EE 7700-1             
Performance Optimization of Applications on GPUs
Fall 2011             
Mon, Wed: 5:10-6:30              
Room 149 EE Building
Course Information
Professor: | J. (Ram) Ramanujam, 345 EE Bldg., 578-5628    Email: jxr at ece dot lsu dot edu |
Time: | 5:10pm - 6:30pm MW, 149 EE |
Reference: |
Class notes and recent papers from the literature |
Prerequisites:   | Graduate standing |
Description
The course deals with the study of optimizations aimed at
improving performance of science and engineering applications
on GPUs and heterogeneous systems consisting of CPUs and GPUs.
Basic ideas of parallel computing will be covered first.
The course will then discuss the two GPU programming models,
CUDA and OpenCL. Next, we will discuss higher-level programming
approaches for GPUs such as PyCUDA, HiCUDA, HMPP and Accelerator.

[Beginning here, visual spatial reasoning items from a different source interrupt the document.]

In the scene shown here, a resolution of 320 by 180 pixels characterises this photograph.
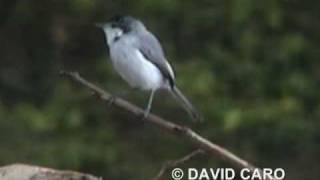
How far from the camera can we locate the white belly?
299 centimetres

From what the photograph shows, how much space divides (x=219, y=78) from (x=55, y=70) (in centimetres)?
86

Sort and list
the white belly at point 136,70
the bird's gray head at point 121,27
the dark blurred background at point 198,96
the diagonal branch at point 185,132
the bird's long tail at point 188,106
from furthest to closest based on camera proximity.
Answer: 1. the dark blurred background at point 198,96
2. the bird's gray head at point 121,27
3. the white belly at point 136,70
4. the bird's long tail at point 188,106
5. the diagonal branch at point 185,132

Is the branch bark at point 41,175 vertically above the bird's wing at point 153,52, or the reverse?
the branch bark at point 41,175

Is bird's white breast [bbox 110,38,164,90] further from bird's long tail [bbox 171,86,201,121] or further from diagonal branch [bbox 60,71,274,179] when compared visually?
diagonal branch [bbox 60,71,274,179]

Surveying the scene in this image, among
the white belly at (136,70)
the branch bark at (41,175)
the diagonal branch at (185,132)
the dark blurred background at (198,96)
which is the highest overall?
the diagonal branch at (185,132)

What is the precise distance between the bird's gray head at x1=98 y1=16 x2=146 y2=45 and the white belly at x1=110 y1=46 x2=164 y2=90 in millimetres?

In addition, we will discuss optimization strategies, application
performance optimization and the use of compiler tools such as PLUTO
for automatic code generation.
Program transformations that enhance data locality and
optimize memory usage will get a lot of coverage. In addition,
compilation starting from high-level specifications or for
domain-specific languages will be discussed.
Course Outline
- Introduction
- Parallel computing
- Multicore processor architectures, GPGPUs
- CPUs versus GPUs
- Brief Overview of Programming Models for CPUs and GPUs
- Brief Overview of Optimizations for CPUs and GPUs
- GPU Architectures and programming
- GPU architectures
- General-purpose computation on GPUs
- Programming models and idioms
- GPU programming models/environments:
- OpenCL
- CUDA
- PyCUDA
- HiCUDA
- PGI Accelerator
- CAPS/HMPP
- Code examples on GPUs
- Examples of CPU vs. GPU performance
- Optimizations and tuning for GPUs
- Performance characterization
- Performance profiling
- Application case studies
- Optimizing memory accesses
- Multi-level parallelism exploitation
- Performance models and empirical search
- Compiler-driven tuning
- Examples of application optimization
- Software managed memory hierarchies
- Optimizations in HMPP, Accelerator, PLUTO
- Optimizations and tuning for heterogeneous CPU-GPU systems
- Performance characterization
- Application case studies
- Examples of application optimization